Un seuil symbolique a cristallisé les tensions. Le Bitcoin est brièvement passé sous le niveau auquel certaines grandes entreprises cotées ont acheté leurs bitcoins en moyenne. Ce passage en zone de perte latente a provoqué une chute immédiate de leurs actions en Bourse, parfois de 15 à 20 % en quelques séances, ajoutant une pression supplémentaire sur l’écosystème.
Contrairement au discours dominant lors de la hausse, l’arrivée d’investisseurs institutionnels et de produits financiers réglementés n’a pas amorti le choc. Au contraire. Plusieurs fonds et produits indexés sur le Bitcoin ont enregistré des sorties nettes de capitaux, signe que les investisseurs les plus prudents ont réduit leur exposition au plus fort de la baisse.
Le contexte global n’a rien arrangé. La montée de l’aversion au risque sur les marchés financiers a pénalisé tous les actifs spéculatifs. Dans ce mouvement, le Bitcoin ne s’est pas comporté comme une valeur refuge. Il a chuté en même temps que les actions les plus risquées, confirmant sa forte corrélation avec les marchés financiers traditionnels en période de stress.
Les conséquences se font déjà sentir dans l’économie crypto. Plusieurs entreprises du secteur ont annoncé des réductions d’effectifs, des gels de projets ou des restructurations. Le discours a changé. On parle moins de nouveaux sommets, davantage de consolidation, de survie et de gestion de trésorerie.
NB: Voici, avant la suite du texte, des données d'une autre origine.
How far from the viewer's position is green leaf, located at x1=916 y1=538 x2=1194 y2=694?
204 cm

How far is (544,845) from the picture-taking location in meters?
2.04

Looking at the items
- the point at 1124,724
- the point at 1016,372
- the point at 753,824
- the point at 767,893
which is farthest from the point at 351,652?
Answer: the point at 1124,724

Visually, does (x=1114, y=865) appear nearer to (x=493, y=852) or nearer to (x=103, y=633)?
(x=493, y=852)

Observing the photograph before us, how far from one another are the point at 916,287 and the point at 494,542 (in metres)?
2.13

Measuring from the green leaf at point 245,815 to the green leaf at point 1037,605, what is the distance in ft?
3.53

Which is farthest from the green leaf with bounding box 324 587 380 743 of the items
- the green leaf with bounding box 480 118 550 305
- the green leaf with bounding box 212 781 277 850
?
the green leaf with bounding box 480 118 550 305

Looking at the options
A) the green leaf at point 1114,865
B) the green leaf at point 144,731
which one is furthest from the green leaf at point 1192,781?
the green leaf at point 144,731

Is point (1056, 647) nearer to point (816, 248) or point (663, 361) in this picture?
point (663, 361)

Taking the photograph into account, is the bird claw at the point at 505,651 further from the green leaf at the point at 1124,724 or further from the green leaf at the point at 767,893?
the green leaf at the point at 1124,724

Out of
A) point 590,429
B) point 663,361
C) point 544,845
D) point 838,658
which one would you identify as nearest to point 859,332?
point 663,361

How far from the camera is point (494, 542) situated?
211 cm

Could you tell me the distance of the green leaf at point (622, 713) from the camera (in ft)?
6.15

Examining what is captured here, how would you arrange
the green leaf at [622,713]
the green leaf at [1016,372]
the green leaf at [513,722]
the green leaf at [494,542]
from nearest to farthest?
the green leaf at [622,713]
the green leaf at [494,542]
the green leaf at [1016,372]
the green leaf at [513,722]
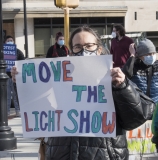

Cette correction ne signifie pas nécessairement la fin du Bitcoin. Mais elle rappelle une réalité difficile à ignorer. Malgré son adoption croissante et sa notoriété mondiale, le Bitcoin reste un actif extrêmement volatil. En quelques semaines, il peut perdre l’équivalent de plusieurs années de gains pour certains investisseurs.
Les chiffres parlent d’eux-mêmes. Et ils rappellent que derrière la promesse technologique, le marché crypto demeure fragile, cyclique et profondément dépendant de la confiance.